# 作業内容 1
マズローの五段階説を紹介する文章から、「第1号ホームラン以後は、どう」で始まり「まったのか残念でなりません。」まで続く部分を、一字も変えずに書き写すこと。
# 作業内容 2
マズローの五段階説を紹介する文章を、示された最後の文の後から書き継ぐこと。

### 提示文

第1号ホームラン以後は、どうやら本来の状態を取り戻した様子で、個人的な記録も球団の成績も、大きな期待が抱ける状態になってきました。
そして、大谷選手の、開幕後わずか数試合の成績で一喜一憂してしまった背景には、水谷一平氏の問題がありました。
この事件に関しては、多くの報道はなされてはいますが、全容が明らかになってはいませんので、あまり無責任な意見を述べるのは控えなければならないことは承知しています。しかし、それでもなお、どうしてこのような事に至ってしまったのか残念でなりません。
私などは、単なる選手と通訳という関係を超えた、信頼をベースとした特別な関係を築いているのだと感動を持ってみていましただけに、いまだに、いつ、何があって、水谷氏がこういう方向に走ってしまったのかと考えてしまいます。
この事件が表面化した時、私は「マズローの欲求の五段階説」という言葉を思い浮かべました。
私には、心理学に関する知識などなく、もちろん勉強したこともありませんが、ずっと以前に、雑学の一つとして、この説を読んだことがありました。
マズロー(アブラハム・ハロルド・マズロー。1908 - 1970 )は、アメリカの心理学者です。マズローは、20世紀の始めにロシアにおける集団迫害から逃れてアメリカに移住してきた、ユダヤ系ロシア人移民の子としてニューヨークのブルックリンで誕生しました。七人兄弟の長男だったようで、相当貧しい家庭であったようですが、両親が教育熱心であったこと、アメリカ社会のバイタリティーもあって、マズローは大学で法律学と心理学を学び、その後も心理学の探究を続け心理学博士号を取得、大学で教鞭を取り、心理学学会の会長を務めるなど、この学界の大家となったようです。
もっとも、その意見には異論もあり、また、初め法律を学んでいたのが、二年で中退して心理学に移ったのは、成績も品行も良くなかったという話も伝えられていますが、心理学に新しい息吹を吹き込んだ人物ではあったようです。
「マズローの欲求の五段階説」と言いますのは、素人の乱暴な説明で申し訳ありませんが、人間の欲求には五段階があり、順に次の段階を求めていくというものです。
一段階目は、「生理的欲求」で、生き延びるための欲求です。食欲・睡眠・排泄など、究極の段階での欲求を指すようです。
二段階目は、「安全欲求」で、一段階目が満たされると、人は安心・安全を求めるようになります。天災や犯罪、戦乱、経済不安などからの安全を求め、法律・警察・社会保障などの充実を求めます。
三段階目は、「所属と愛情欲求」とされるもので、グループに属したり、仲間を求めたり愛情を求めるようになります。人間関係に関する欲求と言えるでしょう。
四段階目は、「承認欲求(自尊欲求)と言われるもので、他者に認められたい、尊敬されたい、尊重されたい、と言ったもので、地位や人気などへの欲求です。

######
### 提供資料

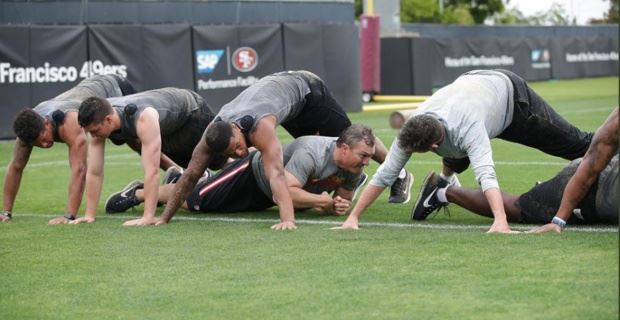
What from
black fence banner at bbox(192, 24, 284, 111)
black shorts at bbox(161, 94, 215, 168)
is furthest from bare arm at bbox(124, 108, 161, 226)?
black fence banner at bbox(192, 24, 284, 111)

######

# 回答 1
第1号ホームラン以後は、どうやら本来の状態を取り戻した様子で、個人的な記録も球団の成績も、大きな期待が抱ける状態になってきました。
そして、大谷選手の、開幕後わずか数試合の成績で一喜一憂してしまった背景には、水谷一平氏の問題がありました。
この事件に関しては、多くの報道はなされてはいますが、全容が明らかになってはいませんので、あまり無責任な意見を述べるのは控えなければならないことは承知しています。しかし、それでもなお、どうしてこのような事に至ってしまったのか残念でなりません。

# 回答 2
五段階目は、「自己実現欲求」で、自身が抱いている欲求を実現させたい、自己の使命を達成させたいと言ったもので、マズローはこれを最高の欲求と説明しています。
さて、拙い説明が長くなりましたが、学説としてはともかく、まあまあ平和な日常を頂戴している私たちの社会においては、マズロー先生が唱えられているように、欲求が一段階ずつ進んでいくわけではなく、折々に、様々な欲求が台頭し、時には、それを手に入れるためにとんでもないミスを犯してしまったり、犯罪に走ってしまったりすることがあるようです。
そして、私たちが大切にしなくてはならないことは、そのような危険な立場に陥った時、ぎりぎりの所で思い止まらせてくれるのは何なのか、知識なのか知恵なのか人なのか神仏なのか・・、よく分らないのですが、心身に刻みつけたいものです。
水谷一平氏には、そのチャンスはなかったのか、重ね重ね残念でなりません。
( 2024 - 04 - 09 )
今年は、桜の開花に当たる時期の天候が荒れ気味で、桜前線は行ったり来たり止まったりと、待ちわびている人々をやきもきさせたようですが、律儀なもので、少々の前後はあっても、絢爛たる姿を見せてくれたようで、多くの人々がお花見に興じている様子が伝えられていました。
日本人は、どうしてこれほど桜の花が好きなのかと思ってしまうのですが、テレビで報じられている様子を見る限り、海外から訪れている人々も、洋の東西を問わず満開の桜に感動している姿を見ますと、やはり、桜の花そのものに人々を惹き付ける何かがあるのでしょうねぇ。
桜前線はすでに本州の北端あたりまで達していて、関東以西の地域では、桜の名所といわれる所の多くは、満開の時期を終えようとしているようです。
ところが、当地は温暖な気候に当たる地域だと思うのですが、自宅近くの公園などには桜が植えられている所が何か所かありますが、そのいずれも、昨日でもほぼ満開で、直近の嵐のような風雨にもほとんど散っておらず、今週末も花ふぶき混じりのお花見が楽しめそうです。
ただ、散歩のコースの一つである公園の桜は、残念ながら、とてもみすぼらしい満開を迎えていました。
公園内には、二、三十本はあると思われる桜のほとんどが、枝の多くを大胆に切られてしまっていて、例年の三分の一も花を付けていないのです。
かつては、「桜切る馬鹿、梅切らぬ馬鹿」という格言があるように、桜の木は切らずに育てるのが基本だったようですが、いつの頃からか、大胆に剪定することによって寿命を延ばすことが出来るということが分かり、剪定するのが一般的になっているようです。ある有名な桜守りの方が、弱っている桜の木を大胆に剪定することで元気を取り戻させていったことから定着してきたという話を聞いたことがあります。
ソメイヨシノの寿命は60年ほどで、著名な名所の桜の多くが寿命を迎えつつある、といった記事を見た記憶があります。
桜といっても多くの種類があり、現存している物の中には、2000年に達している桜もあるそうですが、ヤマザクラの寿命は2~300年、ソメイヨシノは特に短くて60年程度といわれているようです。
自宅近くの、大胆に剪定された桜もソメイヨシノですから、少しでも寿命を延ばすために行われたのであれば、不満を述べるなどはもってのほかで、数年は、切られてもなお必死に花を付けている姿に感謝しなければなりませんし、愛おしさを感じます。
「雨は嫌だけれど、虹を見るためには雨が降るのを待たねばならない」といった文章を見た記憶があります。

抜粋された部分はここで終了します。